The Inventive Life of Charles Hill Morgan: The Power of Improvement In Industry, Education and Civic Life. Allison Chisolm
in an old cotton mill and soon needed several new buildings, including a machine shop headed by Joseph B. Parker. Parker had married Hiram’s younger sister, Mary Ann, in 1833. Hiram may have joined his brother-in-law to work at the company as early as 1841.
To accommodate his expanding enterprise, Bigelow built housing for the workers. By November 1844, Hiram had moved his family from West Boylston into what had come to be known as Clintonville, to be closer to work. Records for April 1845 show that young Charles, then a gangly 14, had joined his father among the lace manufacturing department’s nine employees. Hiram moved over to join the machine shop employees later that year. The shop made all the machinery needed for the Clinton Company’s coach lace operations.
That machine shop played an important role in Clintonville’s economic development. One resident, Daniel B. Ingalls, noted in a local history that he decided to settle in town as a young mechanic in 1847 after a conversation with Parker (known as “Deacon Parker” for his role in the local church). Parker at that point was supervising more than 200 men in the Clinton Company’s machine shop.

YOUR OBJECTIVE ::
Please answer these questions from the Charles Hill Morgan extract:
(a) Whom did Joseph B. Parker marry, and in what year?
(b) How old was Charles when the April 1845 records list him among the lace manufacturing department's employees?
(c) How many men was Parker supervising in the Clinton Company's machine shop at the time Daniel B. Ingalls decided to settle in town?
The material after this text is separate from it.

GIVEN INFORMATION ::
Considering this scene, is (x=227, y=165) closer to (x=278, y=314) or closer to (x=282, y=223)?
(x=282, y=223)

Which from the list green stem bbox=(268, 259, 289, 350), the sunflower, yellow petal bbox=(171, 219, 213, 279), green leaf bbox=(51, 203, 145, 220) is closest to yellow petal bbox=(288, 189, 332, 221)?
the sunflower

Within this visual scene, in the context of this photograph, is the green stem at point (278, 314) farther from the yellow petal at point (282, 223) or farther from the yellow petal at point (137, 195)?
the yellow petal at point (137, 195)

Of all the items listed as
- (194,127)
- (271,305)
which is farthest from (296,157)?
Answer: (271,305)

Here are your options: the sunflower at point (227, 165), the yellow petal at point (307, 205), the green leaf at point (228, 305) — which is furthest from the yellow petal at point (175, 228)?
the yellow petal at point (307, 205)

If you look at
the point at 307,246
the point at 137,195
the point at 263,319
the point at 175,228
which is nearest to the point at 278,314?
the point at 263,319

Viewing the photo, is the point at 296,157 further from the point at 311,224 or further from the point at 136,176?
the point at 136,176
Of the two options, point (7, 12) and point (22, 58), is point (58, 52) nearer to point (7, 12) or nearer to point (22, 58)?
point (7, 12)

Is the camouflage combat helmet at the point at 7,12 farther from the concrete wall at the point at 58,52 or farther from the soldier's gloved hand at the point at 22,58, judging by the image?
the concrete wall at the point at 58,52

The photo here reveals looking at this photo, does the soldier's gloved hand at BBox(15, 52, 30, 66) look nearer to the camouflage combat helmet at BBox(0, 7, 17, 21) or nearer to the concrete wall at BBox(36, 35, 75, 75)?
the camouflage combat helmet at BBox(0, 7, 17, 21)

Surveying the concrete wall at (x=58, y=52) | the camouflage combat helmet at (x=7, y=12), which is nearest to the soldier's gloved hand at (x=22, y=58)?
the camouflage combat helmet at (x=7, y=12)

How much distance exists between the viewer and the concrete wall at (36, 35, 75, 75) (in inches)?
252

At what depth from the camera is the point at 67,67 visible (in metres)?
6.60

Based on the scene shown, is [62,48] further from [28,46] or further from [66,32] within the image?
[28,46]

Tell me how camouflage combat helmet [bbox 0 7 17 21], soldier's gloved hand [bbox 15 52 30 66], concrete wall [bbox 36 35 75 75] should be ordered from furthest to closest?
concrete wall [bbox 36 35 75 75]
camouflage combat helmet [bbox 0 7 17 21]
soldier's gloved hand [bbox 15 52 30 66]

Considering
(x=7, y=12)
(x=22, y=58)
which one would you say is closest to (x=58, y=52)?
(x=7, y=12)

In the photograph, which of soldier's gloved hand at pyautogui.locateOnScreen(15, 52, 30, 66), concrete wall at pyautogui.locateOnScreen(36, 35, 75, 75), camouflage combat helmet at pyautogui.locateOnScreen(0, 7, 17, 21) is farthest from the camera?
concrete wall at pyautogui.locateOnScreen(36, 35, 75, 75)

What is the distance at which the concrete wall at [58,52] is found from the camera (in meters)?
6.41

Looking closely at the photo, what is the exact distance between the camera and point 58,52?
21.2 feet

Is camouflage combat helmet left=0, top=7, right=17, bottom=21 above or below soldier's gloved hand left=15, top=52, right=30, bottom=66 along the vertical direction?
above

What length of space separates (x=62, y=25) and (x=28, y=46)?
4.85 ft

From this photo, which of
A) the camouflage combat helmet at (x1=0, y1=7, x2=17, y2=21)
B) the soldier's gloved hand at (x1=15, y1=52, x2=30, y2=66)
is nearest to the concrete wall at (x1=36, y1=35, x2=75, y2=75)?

ANSWER TO THE PROBLEM ::
(a) Hiram's younger sister, Mary Ann, in 1833.
(b) 14.
(c) More than 200.